## Exercice écrit 1
Recopiez fidèlement le passage de l'extrait sur la TVA appliquée aux logiciels, de « 2)      a)     En cas de » à « la sixième directive? ».
## Exercice écrit 2
Reprenez l'extrait sur la TVA appliquée aux logiciels et prolongez-le au-delà de sa dernière phrase.

2)      a)     En cas de réponse négative à la première question, sous a), faut-il interpréter les dispositions qui y sont mentionnées en ce sens que la fourniture d’un logiciel non adapté sur le support doit être considérée comme la livraison d’un bien corporel, pour laquelle le prix distinct qui a été convenu constitue la contrepartie prévue à l’article 11, A, paragraphe 1, sous a), de la sixième directive?

         b)     En cas de réponse négative à cette question, faut-il dès lors interpréter l’article 9 de la sixième directive en ce sens que la prestation de services est réputée accomplie au lieu mentionné au paragraphe 1 de cette disposition ou alors à un des lieux mentionnés au paragraphe 2 du même article?

         c)     La situation est-elle la même pour le service consistant dans l’adaptation du logiciel que pour la fourniture du logiciel standard?»

 Sur les questions préjudicielles

 Sur la première question, sous a) et b)

17     Par sa première question, sous a) et b), qu’il y a lieu de traiter conjointement, la juridiction de renvoi souhaite savoir si, aux fins de la perception de la TVA, la fourniture d’un logiciel standard développé et commercialisé par un fournisseur et enregistré sur un support ainsi que l’adaptation subséquente, par le fournisseur, de ce logiciel aux besoins spécifiques de l’acquéreur, moyennant paiement de prix distincts, intervenues dans des circonstances telles que celles en cause dans l’affaire au principal, doivent être considérées comme deux prestations distinctes ou comme une prestation unique et, en ce dernier cas, si ladite prestation unique doit être qualifiée de prestation de services.

18     À titre liminaire, il convient de rappeler que la question concernant l’étendue d’une opération revêt une importance particulière, du point de vue de la TVA, tant pour localiser le lieu des opérations taxables que pour l’application du taux de taxation ou, le cas échéant, des dispositions relatives à l’exonération prévues par la sixième directive (arrêt du 25 février 1999, CPP, C-349/96, Rec. p. I-973, point 27).

(Enregistrements extraits)
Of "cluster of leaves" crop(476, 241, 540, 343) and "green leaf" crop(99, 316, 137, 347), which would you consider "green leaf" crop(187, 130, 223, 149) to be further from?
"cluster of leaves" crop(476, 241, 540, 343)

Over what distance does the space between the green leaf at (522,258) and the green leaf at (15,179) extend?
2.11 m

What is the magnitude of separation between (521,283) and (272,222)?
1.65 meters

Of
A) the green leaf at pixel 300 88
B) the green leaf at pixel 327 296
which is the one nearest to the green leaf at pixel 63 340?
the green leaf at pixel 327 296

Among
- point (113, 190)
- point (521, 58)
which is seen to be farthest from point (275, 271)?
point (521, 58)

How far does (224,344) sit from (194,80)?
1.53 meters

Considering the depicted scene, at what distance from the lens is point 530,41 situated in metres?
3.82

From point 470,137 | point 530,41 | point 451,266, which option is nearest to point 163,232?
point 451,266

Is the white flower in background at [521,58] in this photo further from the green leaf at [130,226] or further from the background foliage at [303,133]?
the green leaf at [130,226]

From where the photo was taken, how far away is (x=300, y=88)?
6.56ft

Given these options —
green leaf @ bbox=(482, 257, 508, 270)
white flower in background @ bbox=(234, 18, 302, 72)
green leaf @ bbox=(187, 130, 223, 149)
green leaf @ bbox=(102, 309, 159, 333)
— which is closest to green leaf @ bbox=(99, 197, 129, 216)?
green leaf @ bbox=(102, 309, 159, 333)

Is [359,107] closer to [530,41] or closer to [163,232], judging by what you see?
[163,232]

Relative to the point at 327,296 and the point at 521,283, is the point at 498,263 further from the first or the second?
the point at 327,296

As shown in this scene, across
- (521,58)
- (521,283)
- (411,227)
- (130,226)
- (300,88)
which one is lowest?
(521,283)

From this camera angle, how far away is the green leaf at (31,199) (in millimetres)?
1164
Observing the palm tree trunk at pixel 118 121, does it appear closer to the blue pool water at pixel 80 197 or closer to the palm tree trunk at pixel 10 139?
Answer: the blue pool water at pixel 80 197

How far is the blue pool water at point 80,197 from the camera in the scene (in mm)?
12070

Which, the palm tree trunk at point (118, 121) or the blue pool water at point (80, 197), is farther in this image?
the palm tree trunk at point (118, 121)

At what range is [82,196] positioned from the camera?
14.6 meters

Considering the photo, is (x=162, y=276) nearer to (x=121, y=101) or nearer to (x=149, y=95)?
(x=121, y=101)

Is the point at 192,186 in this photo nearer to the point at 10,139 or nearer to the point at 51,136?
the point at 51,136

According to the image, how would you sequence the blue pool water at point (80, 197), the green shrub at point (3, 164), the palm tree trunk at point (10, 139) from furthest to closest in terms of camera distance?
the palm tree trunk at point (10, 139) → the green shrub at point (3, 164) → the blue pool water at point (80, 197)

## Réponse attendue 1
2)      a)     En cas de réponse négative à la première question, sous a), faut-il interpréter les dispositions qui y sont mentionnées en ce sens que la fourniture d’un logiciel non adapté sur le support doit être considérée comme la livraison d’un bien corporel, pour laquelle le prix distinct qui a été convenu constitue la contrepartie prévue à l’article 11, A, paragraphe 1, sous a), de la sixième directive?

## Réponse attendue 2
19     Ainsi qu’il ressort de la jurisprudence de la Cour, lorsqu’une opération est constituée par un faisceau d’éléments et d’actes, il y a lieu de prendre en considération toutes les circonstances dans lesquelles se déroule l’opération en question, aux fins de déterminer, d’une part, si l’on se trouve en présence de deux ou de plusieurs prestations distinctes ou d’une prestation unique et, d’autre part, si, en ce dernier cas, cette prestation unique doit être qualifiée de prestation de services (voir, en ce sens, arrêts du 2 mai 1996, Faaborg-Gelting Linien, C-231/94, Rec. p. I-2395, points 12 à 14, et CPP, précité, points 28 et 29).

20     Compte tenu de la double circonstance que, d’une part, il découle de l’article 2, paragraphe 1, de la sixième directive que chaque opération doit normalement être considérée comme distincte et indépendante et que, d’autre part, l’opération constituée d’une seule prestation sur le plan économique ne doit pas être artificiellement décomposée pour ne pas altérer la fonctionnalité du système de la TVA, il importe ainsi, en premier lieu, de rechercher les éléments caractéristiques de l’opération en cause pour déterminer si l’assujetti livre au consommateur, envisagé comme un consommateur moyen, plusieurs prestations principales distinctes ou une prestation unique (voir, par analogie, arrêt CPP, précité, point 29).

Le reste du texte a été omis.